[Dataset rows]
==*==
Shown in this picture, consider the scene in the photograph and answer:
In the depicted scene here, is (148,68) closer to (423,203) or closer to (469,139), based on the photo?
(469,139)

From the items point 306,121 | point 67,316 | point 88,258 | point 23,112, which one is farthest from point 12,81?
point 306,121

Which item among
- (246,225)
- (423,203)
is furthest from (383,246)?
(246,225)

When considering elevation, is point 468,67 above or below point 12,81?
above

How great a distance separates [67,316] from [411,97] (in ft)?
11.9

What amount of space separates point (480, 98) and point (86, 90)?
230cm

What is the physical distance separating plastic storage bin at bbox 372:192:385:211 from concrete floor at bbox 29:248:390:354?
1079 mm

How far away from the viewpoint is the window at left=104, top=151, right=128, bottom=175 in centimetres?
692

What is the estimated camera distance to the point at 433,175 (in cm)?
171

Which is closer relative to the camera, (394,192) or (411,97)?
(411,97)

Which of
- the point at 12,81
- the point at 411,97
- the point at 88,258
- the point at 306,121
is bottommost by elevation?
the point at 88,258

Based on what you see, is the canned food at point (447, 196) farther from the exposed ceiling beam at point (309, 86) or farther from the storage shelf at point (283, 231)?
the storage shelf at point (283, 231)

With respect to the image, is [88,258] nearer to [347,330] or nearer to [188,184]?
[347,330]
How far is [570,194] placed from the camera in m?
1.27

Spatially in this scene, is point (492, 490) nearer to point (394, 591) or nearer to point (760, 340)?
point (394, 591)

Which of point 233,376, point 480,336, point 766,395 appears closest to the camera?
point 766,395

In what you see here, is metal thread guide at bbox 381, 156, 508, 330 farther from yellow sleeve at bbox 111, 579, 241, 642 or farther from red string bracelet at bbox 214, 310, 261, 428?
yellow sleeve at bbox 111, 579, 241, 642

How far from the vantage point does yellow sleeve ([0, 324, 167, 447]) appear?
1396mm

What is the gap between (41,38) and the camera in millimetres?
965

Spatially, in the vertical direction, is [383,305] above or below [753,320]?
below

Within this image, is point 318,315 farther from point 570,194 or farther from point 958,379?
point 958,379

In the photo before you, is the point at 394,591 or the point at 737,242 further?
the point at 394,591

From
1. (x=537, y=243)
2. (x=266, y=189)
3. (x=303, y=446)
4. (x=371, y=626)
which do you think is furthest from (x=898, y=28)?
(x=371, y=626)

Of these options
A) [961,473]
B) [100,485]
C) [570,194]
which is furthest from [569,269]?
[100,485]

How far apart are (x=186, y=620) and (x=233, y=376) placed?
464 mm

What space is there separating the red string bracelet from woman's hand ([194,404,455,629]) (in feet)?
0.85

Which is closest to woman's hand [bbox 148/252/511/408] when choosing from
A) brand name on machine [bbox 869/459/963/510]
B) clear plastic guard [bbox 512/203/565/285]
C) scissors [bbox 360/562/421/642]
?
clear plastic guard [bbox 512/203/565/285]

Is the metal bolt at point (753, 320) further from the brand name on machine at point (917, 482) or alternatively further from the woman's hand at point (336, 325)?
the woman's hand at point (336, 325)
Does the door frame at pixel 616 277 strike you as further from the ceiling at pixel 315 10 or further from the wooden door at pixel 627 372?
==*==
= Task description =
Give an exact copy of all the data shown above.

= Result below =
Shown in this picture, consider the scene in the photograph and answer:
In the depicted scene here, is (148,68) closer to (423,203) or closer to (469,139), based on the photo?
(469,139)

From the items point 306,121 | point 67,316 | point 88,258 | point 23,112, which one is farthest from point 12,81?
point 306,121

Which item among
- (246,225)
- (423,203)
is furthest from (383,246)?
(246,225)

When considering elevation, is point 468,67 above or below point 12,81?
above

How great a distance separates [67,316] from [411,97] (in ft)?
11.9

What amount of space separates point (480, 98) and point (86, 90)?
230cm

What is the physical distance separating plastic storage bin at bbox 372:192:385:211 from concrete floor at bbox 29:248:390:354?
1079 mm

How far away from the viewpoint is the window at left=104, top=151, right=128, bottom=175 in centimetres?
692

What is the estimated camera distance to the point at 433,175 (in cm)?
171

Which is closer relative to the camera, (394,192) or (411,97)?
(411,97)

Which of
- the point at 12,81
- the point at 411,97
- the point at 88,258
- the point at 306,121
is bottommost by elevation?
the point at 88,258

Based on what you see, is the canned food at point (447, 196) farther from the exposed ceiling beam at point (309, 86) or farther from the storage shelf at point (283, 231)?
the storage shelf at point (283, 231)

With respect to the image, is [88,258] nearer to [347,330] or nearer to [188,184]?
[347,330]
How far is [570,194] placed from the camera in m?
1.27

Spatially in this scene, is point (492, 490) nearer to point (394, 591) or nearer to point (760, 340)?
point (394, 591)

Which of point 233,376, point 480,336, point 766,395 appears closest to the camera?
point 766,395

In what you see here, is metal thread guide at bbox 381, 156, 508, 330 farther from yellow sleeve at bbox 111, 579, 241, 642 or farther from red string bracelet at bbox 214, 310, 261, 428?
yellow sleeve at bbox 111, 579, 241, 642

How far from the vantage point does yellow sleeve ([0, 324, 167, 447]) appear?
1396mm

What is the gap between (41,38) and the camera in millimetres?
965

Spatially, in the vertical direction, is [383,305] above or below [753,320]?
below

Within this image, is point 318,315 farther from point 570,194 or farther from point 958,379?
point 958,379

In the photo before you, is the point at 394,591 or the point at 737,242 further?
the point at 394,591

From
1. (x=537, y=243)
2. (x=266, y=189)
3. (x=303, y=446)
4. (x=371, y=626)
which do you think is furthest from (x=898, y=28)?
(x=371, y=626)

Of these options
A) [961,473]
B) [100,485]
C) [570,194]
which is furthest from [569,269]?
[100,485]

How far apart are (x=186, y=620) and (x=233, y=376) placed?
464 mm

What space is there separating the red string bracelet from woman's hand ([194,404,455,629]) (in feet)?
0.85

Which is closest to woman's hand [bbox 148/252/511/408] when choosing from
A) brand name on machine [bbox 869/459/963/510]
B) clear plastic guard [bbox 512/203/565/285]
C) scissors [bbox 360/562/421/642]
?
clear plastic guard [bbox 512/203/565/285]

Is the metal bolt at point (753, 320) further from the brand name on machine at point (917, 482) or alternatively further from the woman's hand at point (336, 325)?
the woman's hand at point (336, 325)
Does the door frame at pixel 616 277 strike you as further from the ceiling at pixel 315 10 or further from the wooden door at pixel 627 372?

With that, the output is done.